(Collected data)
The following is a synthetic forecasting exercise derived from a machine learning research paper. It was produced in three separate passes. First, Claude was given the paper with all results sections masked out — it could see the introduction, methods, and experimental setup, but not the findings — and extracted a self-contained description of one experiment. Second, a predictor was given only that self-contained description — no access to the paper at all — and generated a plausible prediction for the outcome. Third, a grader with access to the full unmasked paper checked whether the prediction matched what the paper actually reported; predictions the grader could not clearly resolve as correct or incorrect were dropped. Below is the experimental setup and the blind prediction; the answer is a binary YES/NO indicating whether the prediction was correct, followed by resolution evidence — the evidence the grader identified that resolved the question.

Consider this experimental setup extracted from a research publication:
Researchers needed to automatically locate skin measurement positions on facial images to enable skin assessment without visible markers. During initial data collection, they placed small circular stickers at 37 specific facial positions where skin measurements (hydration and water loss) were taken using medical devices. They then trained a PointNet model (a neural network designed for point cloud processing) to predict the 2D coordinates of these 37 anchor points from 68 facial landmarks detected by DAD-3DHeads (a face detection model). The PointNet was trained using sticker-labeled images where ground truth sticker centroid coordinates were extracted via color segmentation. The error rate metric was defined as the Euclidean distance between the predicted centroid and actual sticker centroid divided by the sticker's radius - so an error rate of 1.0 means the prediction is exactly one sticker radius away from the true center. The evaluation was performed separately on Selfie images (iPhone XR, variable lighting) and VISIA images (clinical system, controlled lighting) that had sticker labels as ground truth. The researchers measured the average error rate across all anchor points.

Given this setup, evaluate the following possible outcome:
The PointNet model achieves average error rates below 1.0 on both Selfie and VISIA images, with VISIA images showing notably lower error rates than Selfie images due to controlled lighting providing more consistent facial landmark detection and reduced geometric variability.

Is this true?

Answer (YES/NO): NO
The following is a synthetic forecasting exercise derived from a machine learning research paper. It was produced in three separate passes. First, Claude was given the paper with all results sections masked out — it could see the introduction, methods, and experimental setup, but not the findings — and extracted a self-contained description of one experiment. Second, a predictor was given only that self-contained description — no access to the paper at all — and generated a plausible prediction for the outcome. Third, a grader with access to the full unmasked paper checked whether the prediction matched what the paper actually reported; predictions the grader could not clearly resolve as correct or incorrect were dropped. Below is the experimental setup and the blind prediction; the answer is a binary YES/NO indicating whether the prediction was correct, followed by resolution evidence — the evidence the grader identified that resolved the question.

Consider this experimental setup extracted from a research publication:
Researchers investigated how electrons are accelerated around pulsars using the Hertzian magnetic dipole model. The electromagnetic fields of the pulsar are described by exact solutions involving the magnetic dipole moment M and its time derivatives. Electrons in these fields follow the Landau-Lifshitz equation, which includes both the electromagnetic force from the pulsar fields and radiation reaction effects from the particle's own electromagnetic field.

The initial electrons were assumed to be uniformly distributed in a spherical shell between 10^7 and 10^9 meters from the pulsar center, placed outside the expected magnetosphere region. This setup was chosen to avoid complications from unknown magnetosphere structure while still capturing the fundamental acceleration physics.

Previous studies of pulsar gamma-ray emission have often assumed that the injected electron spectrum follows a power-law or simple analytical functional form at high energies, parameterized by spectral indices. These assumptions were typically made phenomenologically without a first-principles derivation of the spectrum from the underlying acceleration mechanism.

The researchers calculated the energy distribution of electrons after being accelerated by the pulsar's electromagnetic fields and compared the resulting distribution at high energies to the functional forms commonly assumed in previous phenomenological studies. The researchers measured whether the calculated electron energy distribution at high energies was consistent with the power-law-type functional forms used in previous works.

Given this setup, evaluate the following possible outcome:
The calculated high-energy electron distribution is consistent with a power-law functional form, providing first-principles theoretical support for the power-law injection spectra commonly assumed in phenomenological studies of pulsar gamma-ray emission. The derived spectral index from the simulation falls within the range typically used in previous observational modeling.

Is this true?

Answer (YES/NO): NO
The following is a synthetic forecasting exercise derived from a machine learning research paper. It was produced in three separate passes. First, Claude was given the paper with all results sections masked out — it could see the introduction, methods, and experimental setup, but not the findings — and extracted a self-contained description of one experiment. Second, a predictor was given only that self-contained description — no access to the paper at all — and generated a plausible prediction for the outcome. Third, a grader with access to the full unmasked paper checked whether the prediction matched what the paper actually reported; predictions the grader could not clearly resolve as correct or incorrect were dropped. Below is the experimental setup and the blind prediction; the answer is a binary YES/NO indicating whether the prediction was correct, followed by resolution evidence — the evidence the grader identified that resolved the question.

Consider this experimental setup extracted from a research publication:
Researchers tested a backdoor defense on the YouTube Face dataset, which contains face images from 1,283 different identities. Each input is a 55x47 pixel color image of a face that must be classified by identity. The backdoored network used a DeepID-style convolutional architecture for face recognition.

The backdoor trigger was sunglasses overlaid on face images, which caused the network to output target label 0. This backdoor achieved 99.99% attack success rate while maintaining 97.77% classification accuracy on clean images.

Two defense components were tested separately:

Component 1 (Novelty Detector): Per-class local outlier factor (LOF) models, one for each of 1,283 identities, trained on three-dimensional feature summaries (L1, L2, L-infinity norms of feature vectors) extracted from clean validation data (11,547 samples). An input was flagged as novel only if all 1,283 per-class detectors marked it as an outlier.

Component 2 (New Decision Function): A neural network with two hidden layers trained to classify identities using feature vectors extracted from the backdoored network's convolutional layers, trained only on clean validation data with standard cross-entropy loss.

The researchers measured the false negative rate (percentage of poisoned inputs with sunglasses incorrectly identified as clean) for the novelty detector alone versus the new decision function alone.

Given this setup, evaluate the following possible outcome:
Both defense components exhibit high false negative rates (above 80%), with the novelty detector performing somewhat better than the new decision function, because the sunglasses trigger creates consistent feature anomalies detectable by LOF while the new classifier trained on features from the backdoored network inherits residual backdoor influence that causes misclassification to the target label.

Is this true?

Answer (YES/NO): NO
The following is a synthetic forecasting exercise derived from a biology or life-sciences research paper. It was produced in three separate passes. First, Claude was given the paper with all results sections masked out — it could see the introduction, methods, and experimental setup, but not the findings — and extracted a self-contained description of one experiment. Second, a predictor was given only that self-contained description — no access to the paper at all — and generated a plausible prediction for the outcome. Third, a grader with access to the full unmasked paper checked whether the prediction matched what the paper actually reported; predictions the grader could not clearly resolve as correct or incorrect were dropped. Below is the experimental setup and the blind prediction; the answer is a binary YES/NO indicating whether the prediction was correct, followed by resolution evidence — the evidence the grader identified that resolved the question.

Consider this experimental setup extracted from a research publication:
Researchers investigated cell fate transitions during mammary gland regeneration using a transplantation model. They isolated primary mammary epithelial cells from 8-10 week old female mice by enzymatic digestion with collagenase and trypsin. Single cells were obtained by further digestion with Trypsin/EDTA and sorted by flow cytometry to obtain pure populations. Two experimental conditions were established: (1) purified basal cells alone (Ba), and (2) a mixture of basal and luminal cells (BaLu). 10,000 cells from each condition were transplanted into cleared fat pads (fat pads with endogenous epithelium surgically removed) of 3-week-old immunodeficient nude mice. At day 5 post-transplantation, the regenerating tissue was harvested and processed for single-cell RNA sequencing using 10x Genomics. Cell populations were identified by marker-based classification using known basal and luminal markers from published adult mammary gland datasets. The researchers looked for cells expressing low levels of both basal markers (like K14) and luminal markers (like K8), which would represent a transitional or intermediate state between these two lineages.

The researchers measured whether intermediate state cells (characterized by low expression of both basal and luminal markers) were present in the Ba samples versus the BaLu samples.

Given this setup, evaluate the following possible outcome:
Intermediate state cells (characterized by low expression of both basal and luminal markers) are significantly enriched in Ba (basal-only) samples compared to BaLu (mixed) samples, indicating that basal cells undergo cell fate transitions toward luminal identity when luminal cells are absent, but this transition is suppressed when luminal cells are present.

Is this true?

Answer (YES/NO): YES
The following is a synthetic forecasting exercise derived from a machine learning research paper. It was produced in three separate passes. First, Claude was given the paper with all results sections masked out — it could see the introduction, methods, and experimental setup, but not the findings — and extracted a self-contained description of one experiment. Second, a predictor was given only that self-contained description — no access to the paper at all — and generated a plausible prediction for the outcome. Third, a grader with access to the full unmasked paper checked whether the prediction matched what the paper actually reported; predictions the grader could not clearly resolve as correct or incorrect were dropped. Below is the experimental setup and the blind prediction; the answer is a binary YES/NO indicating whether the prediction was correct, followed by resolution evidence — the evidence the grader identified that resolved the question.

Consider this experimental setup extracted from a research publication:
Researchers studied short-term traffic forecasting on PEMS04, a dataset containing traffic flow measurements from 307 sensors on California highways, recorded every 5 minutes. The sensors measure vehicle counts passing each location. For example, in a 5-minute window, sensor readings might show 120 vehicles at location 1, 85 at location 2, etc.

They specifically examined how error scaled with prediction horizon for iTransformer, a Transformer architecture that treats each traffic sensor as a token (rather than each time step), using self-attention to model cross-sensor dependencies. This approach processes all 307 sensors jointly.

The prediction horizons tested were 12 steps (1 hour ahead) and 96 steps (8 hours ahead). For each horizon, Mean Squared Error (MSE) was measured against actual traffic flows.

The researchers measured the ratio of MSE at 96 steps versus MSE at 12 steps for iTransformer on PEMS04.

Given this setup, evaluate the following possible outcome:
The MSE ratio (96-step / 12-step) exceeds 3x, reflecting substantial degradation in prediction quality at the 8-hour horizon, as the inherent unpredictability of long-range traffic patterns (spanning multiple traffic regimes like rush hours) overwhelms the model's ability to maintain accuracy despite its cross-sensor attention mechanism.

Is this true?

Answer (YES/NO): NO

(WHAT TO PRODUCE) Every line from the data above that contains "versus" must appear in the answer.

(ANSWER SPACE)
The researchers measured the false negative rate (percentage of poisoned inputs with sunglasses incorrectly identified as clean) for the novelty detector alone versus the new decision function alone.
The researchers measured whether intermediate state cells (characterized by low expression of both basal and luminal markers) were present in the Ba samples versus the BaLu samples.
The researchers measured the ratio of MSE at 96 steps versus MSE at 12 steps for iTransformer on PEMS04.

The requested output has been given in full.